What the UMA programme will look like definitively is still to be determined, but an alternative to the hierarchical structures that dominate our society’s idea of education is the goal. “I’m more in a position to be taught by young people about who we should be approaching, where we should be going,” says Waajeed. “These ideas of leadership and how things are now, they don’t work. A president and then people under them, this Mafioso kind of thing — with just one person on top, and then it tiers down and down. It has never worked for Detroiters, it has never worked for the world. We had General Motors and all of these plants that hired people, and now look at us. Our government has constantly failed us and they have these systems. So my goal is to figure out another way to have this thing run.”
When it comes to the state of society, including the rebellions in support of Black life and the uneasy conversations they have spurred in many areas, dance music included, Waajeed speaks about the historical role the music itself has played. “I’ve seen some things about people responding to Jeff Mills or others talking about Blackness and the fact that dance music in its most natural form was created as music of resistance. It’s revolution personified and in song,” he says. “Folks in Chicago weren’t creating that music because they felt safe going into normal clubs. They weren’t welcome in those spaces. They were pushed out and largely they created their own clubs. Same here with techno, you know what I mean? It’s like folk music, more than anything. These genres were created out of resistance. Just by participating or listening to the songs, you are in an active resistance.”

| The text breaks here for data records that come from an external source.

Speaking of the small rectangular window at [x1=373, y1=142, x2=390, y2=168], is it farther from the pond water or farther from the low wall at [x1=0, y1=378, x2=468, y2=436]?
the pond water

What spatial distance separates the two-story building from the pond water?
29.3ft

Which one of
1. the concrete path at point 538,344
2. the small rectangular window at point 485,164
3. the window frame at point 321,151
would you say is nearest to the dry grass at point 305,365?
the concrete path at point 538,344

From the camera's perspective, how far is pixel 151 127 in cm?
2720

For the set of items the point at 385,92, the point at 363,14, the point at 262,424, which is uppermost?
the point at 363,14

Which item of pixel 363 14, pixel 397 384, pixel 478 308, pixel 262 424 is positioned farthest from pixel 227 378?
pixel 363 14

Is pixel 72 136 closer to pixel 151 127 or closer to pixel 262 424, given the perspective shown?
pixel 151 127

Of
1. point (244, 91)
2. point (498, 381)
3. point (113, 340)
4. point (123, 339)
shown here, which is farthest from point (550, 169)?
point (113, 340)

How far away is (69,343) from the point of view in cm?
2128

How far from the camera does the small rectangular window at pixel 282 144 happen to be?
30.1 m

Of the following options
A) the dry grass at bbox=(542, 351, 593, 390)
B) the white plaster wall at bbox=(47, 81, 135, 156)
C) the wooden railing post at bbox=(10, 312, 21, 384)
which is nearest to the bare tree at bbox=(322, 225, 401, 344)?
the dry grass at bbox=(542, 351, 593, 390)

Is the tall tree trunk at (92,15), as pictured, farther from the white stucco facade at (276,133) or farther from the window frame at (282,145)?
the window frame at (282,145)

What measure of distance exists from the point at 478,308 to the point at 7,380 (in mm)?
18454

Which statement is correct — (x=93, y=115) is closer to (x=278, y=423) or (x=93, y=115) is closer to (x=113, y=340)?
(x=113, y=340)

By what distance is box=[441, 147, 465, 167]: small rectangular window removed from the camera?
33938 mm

As the vaccines roll out and events are put back on the calendar, Waajeed is cautious when it comes to playing parties. “I had a conversation with my agent last week and they said that I could go back to work today if I wanted to. But I’m not in a huge rush,” he says. For now he will be staying put in his native city, putting in the work so that his educational vision can be fulfilled.
“I think for me it’s more important to focus on the ‘Acts Of Love Volume 3’ [EP] and finishing that up,” he adds. “All the funds from that go directly to UMA. My job in front of me for the next couple of months is focusing on the work that needs to be done in Detroit. But not just for Detroit, for the rest of the world.”